Traders and analysts predict corn for May delivery, the most-actively traded contract, will start 8 cents to 10 cents a bushel higher at the Chicago Board of Trade. In overnight electronic trading, the contract jumped 8 3/4 cents, or 1.3%, to $6.92 1/4 a bushel.

Futures should feel a boost after the U.S. Department of Agriculture reported Monday that exporters sold 116,000 tons of corn to unknown destinations for delivery in the 2010-11 marketing year, which ends May 31. Market participants suspect the buyer may be China and that China may continue buying to replenish reserves for domestic use or, potentially, for selling to disaster-battered Japan down the line.

"Of course we have to assume it's China," said Jerry Gidel, analyst for North America Risk Management Services, about the buyer.

Strong demand has breathed new life into corn following a recent sell-off fueled by concerns about the world economy and reduced demand from Japan, the world's top corn importer.
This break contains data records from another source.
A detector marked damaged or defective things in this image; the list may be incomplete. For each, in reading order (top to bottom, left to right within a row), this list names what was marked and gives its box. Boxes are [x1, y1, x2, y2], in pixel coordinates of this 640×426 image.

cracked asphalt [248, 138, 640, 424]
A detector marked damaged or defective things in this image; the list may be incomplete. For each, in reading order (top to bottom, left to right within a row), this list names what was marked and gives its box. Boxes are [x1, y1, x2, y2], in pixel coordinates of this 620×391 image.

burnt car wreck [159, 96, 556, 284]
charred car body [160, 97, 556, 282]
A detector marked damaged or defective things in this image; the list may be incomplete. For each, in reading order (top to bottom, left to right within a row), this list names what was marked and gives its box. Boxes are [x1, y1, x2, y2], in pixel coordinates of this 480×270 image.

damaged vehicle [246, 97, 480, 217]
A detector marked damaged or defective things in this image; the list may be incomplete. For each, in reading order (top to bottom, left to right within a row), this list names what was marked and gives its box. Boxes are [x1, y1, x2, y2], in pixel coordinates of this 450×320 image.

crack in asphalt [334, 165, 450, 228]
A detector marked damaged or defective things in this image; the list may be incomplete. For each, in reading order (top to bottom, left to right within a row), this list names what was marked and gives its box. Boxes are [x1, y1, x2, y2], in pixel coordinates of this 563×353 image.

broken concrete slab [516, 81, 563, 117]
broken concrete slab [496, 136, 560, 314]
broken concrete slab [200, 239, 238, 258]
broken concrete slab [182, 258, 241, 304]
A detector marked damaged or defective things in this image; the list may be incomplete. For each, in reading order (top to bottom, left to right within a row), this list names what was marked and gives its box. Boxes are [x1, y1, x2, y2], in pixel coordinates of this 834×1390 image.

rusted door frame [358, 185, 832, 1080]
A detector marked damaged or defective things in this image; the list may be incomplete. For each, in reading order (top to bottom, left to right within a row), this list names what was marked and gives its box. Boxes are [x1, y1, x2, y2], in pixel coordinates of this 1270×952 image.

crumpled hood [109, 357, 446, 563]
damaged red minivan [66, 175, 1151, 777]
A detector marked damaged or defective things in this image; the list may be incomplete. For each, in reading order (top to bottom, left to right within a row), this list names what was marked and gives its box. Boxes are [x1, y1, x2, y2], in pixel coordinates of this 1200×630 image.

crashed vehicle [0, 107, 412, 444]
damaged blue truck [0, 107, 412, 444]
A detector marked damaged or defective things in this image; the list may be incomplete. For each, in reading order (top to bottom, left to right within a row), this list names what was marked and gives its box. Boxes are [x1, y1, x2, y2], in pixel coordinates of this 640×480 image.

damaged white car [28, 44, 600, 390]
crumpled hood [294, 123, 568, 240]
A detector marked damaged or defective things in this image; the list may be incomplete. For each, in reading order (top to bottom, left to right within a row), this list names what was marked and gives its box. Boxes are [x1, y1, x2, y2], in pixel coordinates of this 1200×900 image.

Corn futures are down nearly 6% since reaching a 32-month high earlier this month on supply concerns.

Talk about sales to China erupted when the USDA on Thursday said private exporters struck deals to sell 116,000 tons of corn for delivery to unknown destinations during the 2010-11 marketing year, which ends May 31. The sale is separate from the one announced Monday. Often a U.S. exporter agrees to sell a commodity to an intermediary that has not yet settled the final foreign destination of the commodity.

China's purchases are particularly significant because inventories of corn in the U.S., the world's No. 1 grain grower and exporter, are projected to hit 15-year lows this year. Significant purchases by the resource-hungry nation, which has strived for self-sufficiency, would be an unexpected source of demand for the market and could drain supplies further.

"Continued strong ethanol production and export demand, as well as the potential for China to import more corn, indicates that corn prices still need to move higher in order to ration demand," Susquehanna International Group told clients in a note.

Market participants are worried U.S. farmers may not expand plantings enough this spring to replenish supplies as other high-priced crops also look attractive to growers. Private analytical firm Informa Economics on Friday projected plantings below a recent USDA estimate.

In other news, strength in crude oil futures should add strength to grain prices, as ethanol is made from corn, traders said. Weakness in the U.S. dollar adds support because it makes U.S. grains more attractive to foreign buyers, they said.